Appel à la grève pour défendre la retraite à 60 ans : journée test

Assurément, le ministre du Travail sera très attentif aux scores réalisés par les diverses manifestations qui vont défiler aujourd'hui. Alors qu'Eric Woerth vient de dévoiler "noir sur blanc" son intention de repousser l'âge légal de la retraite, six organisations syndicales (CGT, CFDT, Unsa, FSU, Solidaires, CFTC) ont appelé à la grève pour défendre le maintien de la retraite à 60 ans, indique Le Figaro (pages 3 et 19).

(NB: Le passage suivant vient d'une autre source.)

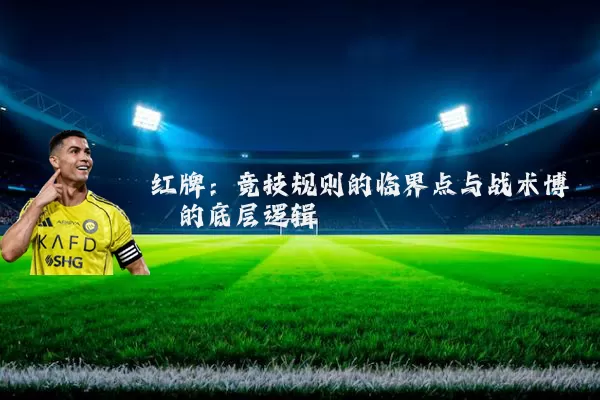 红牌：竞技规则的临界点与战术博弈的底层逻辑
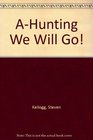 AHunting We Will Go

"A l'évidence, note Le Parisien/Aujour­d'hui (pages 2 à 4), ce jeudi d'action est un test tant pour le gouvernement, qui entend désormais avancer de façon décisive sur sa réforme des retraites que pour les syndicats." Si la mobilisation est élevée, poursuit La Tribune (pages 2 à 4), les syndicats pourront "espérer peser" sur les négociations à suivre.

Quelle que soit l'issue de cette manifestation, estime néanmoins François Chérèque, l'exécutif devrait se méfier. Dans un entretien aux Echos (page 2), le secrétaire général de la CFDT estime que lorsque les salariés prendront conscience des conséquences de la réforme, "ils réagiront".

Pour lui, le recul de l'âge de départ à la retraite est "une réforme pour cadres supérieurs". Elle ne prend nullement en compte les salariés qui "ont eu des travaux pénibles" au cours de leur carrière, explique-t-il. Or, ceux "exposés au travail de nuit, au port de charges lourdes, au bruit ou encore à la pollution ont une espérance de vie inférieure de trois ou quatre ans à la moyenne", fait-il valoir.

Pour cette raison, François Chérèque propose la mise en place d'un "système géré par la branche accidents du travail-maladies professionnelles, financé par une cotisation des employeurs" au lieu de l'approche individualisée et médicale que propose le gouvernement pour ces travailleurs exposés à une forte pénibilité. Face aux inégalités actuelles que le nouveau système de retraites risque d'accentuer, Libération (pages 2 à 4) estime que la révolte semble être la meilleure solution pour "ceux dont le métier est plus dur, moins autonome et moins rémunéré".

Les pharmaciens se dressent contre Internet
A quelques jours de la réunion qui doit se tenir au ministère de la Santé entre Roselyne Bachelot et les représentants de l'Ordre des pharmaciens, la profession réclame un encadrement des pratiques concernant la vente de médicaments sans ordonnance sur Internet, indique La Tribune (page 18).

Pour l'Ordre, souligne Le Figaro (page 17), les nouvelles technologies "doivent être inscrites dans le Code de la Santé publique et chaque site Web doit être rattaché à une officine faite de “briques et de mortier“". En outre, ajoute La Tribune, "beaucoup de questions restent en suspens". L'une d'elles, et non des moindres, concerne le secret professionnel, disposition inconnue sur la toile.

Méthodes contraceptives : toutes remboursées !
Le Planning familial vient de lancer une campagne pour le remboursement de tous les contraceptifs. Dans Libération (page 23), sa présidente, Marie-Pierre Martinet, explique que, sur la dizaine de méthodes contraceptives disponibles, "certaines ne sont pas remboursées", ce qui pose "un vrai problème". Pourtant, note-elle, les textes officiels indiquent que "c'est la contraception qui doit être remboursée". Dès lors, "pourquoi pas toutes" les méthodes ?, s'interroge-t-elle.